Jakub Konka <kubkon@jakubkonka.com>
2020-09-07 07:18:44
Fix bug where __text section would get overwritten
Fixes a bug where the last written load command would accidentally override the beginning of the __text section. Also defines missing MachO constants and relocation structs/enums.
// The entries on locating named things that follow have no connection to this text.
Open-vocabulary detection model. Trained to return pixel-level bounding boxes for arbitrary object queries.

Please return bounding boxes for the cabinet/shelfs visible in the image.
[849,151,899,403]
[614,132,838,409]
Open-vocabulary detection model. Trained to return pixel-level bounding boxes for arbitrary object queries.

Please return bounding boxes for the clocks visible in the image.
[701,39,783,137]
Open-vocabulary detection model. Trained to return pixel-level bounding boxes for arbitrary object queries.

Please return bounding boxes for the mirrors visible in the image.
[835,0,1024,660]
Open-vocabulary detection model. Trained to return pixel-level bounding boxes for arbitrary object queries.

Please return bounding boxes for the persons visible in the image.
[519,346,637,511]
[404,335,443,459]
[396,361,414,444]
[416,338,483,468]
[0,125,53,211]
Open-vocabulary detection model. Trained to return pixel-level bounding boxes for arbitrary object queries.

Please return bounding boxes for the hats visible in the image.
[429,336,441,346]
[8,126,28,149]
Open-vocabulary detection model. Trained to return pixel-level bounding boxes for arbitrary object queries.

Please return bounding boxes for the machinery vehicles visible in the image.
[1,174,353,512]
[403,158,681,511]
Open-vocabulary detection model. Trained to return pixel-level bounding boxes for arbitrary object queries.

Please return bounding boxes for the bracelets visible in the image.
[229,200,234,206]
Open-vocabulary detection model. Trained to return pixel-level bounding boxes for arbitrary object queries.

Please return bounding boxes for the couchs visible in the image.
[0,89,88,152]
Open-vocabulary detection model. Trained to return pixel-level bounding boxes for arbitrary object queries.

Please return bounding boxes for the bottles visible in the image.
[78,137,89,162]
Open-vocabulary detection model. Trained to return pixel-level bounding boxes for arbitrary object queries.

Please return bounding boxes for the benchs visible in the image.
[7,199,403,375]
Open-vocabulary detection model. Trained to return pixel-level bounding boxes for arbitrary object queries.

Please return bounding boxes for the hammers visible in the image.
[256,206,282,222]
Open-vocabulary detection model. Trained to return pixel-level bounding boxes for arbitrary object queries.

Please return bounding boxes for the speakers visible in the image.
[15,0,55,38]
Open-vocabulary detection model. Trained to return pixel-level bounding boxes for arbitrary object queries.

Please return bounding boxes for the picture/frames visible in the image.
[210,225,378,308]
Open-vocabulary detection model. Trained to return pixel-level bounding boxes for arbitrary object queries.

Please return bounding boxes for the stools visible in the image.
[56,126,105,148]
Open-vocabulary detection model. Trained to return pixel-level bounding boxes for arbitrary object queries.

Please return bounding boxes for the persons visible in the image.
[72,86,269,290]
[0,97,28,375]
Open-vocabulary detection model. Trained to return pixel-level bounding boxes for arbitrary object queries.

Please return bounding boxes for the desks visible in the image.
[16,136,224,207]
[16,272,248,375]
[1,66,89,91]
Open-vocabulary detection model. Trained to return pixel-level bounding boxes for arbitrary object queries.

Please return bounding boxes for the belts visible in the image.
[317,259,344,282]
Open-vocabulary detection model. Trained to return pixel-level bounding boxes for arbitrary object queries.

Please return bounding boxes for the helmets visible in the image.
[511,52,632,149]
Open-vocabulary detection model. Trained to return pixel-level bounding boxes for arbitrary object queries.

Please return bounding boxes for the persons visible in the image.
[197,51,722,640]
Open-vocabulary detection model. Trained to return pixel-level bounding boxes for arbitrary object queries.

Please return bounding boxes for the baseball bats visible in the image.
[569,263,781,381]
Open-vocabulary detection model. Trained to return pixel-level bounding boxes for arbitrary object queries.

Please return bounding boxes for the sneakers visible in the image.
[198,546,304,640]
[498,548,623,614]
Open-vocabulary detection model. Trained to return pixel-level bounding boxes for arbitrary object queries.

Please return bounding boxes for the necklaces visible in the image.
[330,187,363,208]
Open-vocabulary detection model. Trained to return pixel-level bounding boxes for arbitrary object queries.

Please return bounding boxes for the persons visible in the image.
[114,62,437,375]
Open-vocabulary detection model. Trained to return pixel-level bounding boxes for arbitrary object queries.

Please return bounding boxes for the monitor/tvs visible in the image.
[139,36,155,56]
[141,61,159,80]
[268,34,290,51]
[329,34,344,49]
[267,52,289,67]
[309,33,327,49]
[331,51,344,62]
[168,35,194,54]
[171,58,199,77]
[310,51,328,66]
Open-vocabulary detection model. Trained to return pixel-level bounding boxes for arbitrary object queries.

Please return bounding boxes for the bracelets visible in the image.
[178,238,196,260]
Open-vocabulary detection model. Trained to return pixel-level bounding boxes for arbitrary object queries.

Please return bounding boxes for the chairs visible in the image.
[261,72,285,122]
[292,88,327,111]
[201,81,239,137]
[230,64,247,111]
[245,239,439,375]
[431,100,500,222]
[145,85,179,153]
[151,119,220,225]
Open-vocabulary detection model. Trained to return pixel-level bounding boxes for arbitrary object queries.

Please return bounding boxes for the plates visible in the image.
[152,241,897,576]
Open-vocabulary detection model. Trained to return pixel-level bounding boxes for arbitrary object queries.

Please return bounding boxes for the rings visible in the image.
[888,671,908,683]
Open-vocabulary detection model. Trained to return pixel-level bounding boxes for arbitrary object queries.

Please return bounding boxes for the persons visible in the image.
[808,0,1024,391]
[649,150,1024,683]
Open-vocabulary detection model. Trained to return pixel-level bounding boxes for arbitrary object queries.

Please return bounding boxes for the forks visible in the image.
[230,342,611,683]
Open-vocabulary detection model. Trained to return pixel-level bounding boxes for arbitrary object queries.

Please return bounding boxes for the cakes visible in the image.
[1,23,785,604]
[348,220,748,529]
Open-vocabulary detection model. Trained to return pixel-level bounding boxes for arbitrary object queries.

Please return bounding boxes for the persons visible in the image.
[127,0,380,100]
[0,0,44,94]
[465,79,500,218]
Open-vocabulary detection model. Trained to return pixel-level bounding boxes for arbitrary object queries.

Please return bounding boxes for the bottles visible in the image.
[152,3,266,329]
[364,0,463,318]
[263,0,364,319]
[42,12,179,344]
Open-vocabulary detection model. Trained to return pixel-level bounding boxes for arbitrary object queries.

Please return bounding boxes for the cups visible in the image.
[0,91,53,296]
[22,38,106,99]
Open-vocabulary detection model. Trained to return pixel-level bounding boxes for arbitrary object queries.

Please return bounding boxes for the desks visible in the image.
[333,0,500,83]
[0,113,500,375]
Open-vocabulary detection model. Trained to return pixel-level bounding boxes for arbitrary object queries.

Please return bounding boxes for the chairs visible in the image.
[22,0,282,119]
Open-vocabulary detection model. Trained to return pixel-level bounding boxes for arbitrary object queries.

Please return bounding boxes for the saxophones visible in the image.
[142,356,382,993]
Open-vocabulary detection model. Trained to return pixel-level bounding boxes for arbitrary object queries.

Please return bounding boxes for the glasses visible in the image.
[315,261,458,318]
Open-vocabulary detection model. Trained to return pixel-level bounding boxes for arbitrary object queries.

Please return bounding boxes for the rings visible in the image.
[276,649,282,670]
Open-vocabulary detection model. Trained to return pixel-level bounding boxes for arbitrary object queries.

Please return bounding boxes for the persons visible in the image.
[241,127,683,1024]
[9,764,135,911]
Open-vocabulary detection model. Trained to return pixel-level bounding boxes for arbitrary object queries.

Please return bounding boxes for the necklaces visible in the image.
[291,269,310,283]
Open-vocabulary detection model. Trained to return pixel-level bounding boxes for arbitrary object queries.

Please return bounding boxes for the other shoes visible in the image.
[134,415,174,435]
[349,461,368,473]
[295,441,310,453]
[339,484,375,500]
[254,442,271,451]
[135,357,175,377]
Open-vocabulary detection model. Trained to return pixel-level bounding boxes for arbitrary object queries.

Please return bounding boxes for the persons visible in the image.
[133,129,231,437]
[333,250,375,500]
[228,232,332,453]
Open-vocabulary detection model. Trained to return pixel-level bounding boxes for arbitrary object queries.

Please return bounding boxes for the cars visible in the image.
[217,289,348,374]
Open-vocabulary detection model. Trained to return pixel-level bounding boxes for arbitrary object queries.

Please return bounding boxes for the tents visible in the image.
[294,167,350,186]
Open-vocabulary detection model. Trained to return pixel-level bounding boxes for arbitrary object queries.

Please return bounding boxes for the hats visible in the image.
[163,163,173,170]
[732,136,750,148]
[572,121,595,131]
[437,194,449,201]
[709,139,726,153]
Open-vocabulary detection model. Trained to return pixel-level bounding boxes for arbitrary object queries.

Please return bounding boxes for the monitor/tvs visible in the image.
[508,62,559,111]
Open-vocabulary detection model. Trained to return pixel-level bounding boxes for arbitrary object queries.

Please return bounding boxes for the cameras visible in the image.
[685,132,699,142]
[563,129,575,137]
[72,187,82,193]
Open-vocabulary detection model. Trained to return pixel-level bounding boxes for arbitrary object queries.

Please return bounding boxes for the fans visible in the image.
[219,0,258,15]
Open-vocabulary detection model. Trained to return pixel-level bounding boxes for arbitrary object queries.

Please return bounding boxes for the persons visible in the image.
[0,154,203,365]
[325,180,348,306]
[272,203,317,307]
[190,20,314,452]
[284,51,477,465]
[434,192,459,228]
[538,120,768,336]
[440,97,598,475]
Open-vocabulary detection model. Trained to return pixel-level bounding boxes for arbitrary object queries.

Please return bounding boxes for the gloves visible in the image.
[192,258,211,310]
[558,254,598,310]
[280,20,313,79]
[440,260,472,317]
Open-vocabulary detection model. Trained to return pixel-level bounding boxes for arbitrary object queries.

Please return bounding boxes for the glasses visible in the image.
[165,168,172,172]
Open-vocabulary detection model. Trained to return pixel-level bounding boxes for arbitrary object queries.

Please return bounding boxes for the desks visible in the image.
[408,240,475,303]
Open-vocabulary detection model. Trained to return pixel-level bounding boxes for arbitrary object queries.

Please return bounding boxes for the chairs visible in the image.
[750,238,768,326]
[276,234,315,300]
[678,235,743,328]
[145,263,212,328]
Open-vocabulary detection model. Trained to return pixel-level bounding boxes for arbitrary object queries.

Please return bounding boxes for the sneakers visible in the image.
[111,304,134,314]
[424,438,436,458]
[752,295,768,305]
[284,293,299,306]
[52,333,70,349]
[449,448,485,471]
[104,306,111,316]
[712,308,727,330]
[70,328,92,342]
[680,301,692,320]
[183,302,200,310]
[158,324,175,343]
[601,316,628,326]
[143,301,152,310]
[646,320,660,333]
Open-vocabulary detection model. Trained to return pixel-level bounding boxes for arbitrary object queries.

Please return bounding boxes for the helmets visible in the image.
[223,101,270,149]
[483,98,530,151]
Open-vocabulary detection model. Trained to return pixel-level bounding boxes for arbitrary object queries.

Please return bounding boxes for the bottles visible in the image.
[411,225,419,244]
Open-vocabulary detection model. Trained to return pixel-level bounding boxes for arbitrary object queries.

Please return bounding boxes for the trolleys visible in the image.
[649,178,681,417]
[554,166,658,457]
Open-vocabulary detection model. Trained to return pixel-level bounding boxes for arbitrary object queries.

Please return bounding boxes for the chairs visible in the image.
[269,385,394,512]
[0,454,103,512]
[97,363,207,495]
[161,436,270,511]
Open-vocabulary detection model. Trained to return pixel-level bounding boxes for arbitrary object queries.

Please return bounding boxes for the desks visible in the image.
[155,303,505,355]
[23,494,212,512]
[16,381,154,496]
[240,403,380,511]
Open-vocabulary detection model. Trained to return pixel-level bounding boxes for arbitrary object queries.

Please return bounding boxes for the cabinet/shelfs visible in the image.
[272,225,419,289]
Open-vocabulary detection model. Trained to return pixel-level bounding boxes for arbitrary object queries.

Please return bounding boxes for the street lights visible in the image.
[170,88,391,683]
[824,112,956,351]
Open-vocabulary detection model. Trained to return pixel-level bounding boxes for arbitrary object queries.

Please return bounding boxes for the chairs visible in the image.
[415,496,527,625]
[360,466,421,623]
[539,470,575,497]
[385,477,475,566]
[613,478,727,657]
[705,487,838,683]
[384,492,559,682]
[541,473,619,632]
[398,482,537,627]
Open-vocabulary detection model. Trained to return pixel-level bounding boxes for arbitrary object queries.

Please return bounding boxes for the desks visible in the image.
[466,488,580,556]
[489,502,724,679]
Signed-off-by: Jakub Konka <kubkon@jakubkonka.com>
1 parent 42b1b6b
Changed files (2)
lib
src-self-hosted
lib/std/macho.zig
@@ -647,6 +647,32 @@ pub const nlist_64 = extern struct {
     n_value: u64,
 };
 
+/// Format of a relocation entry of a Mach-O file.  Modified from the 4.3BSD
+/// format.  The modifications from the original format were changing the value
+/// of the r_symbolnum field for "local" (r_extern == 0) relocation entries.
+/// This modification is required to support symbols in an arbitrary number of
+/// sections not just the three sections (text, data and bss) in a 4.3BSD file.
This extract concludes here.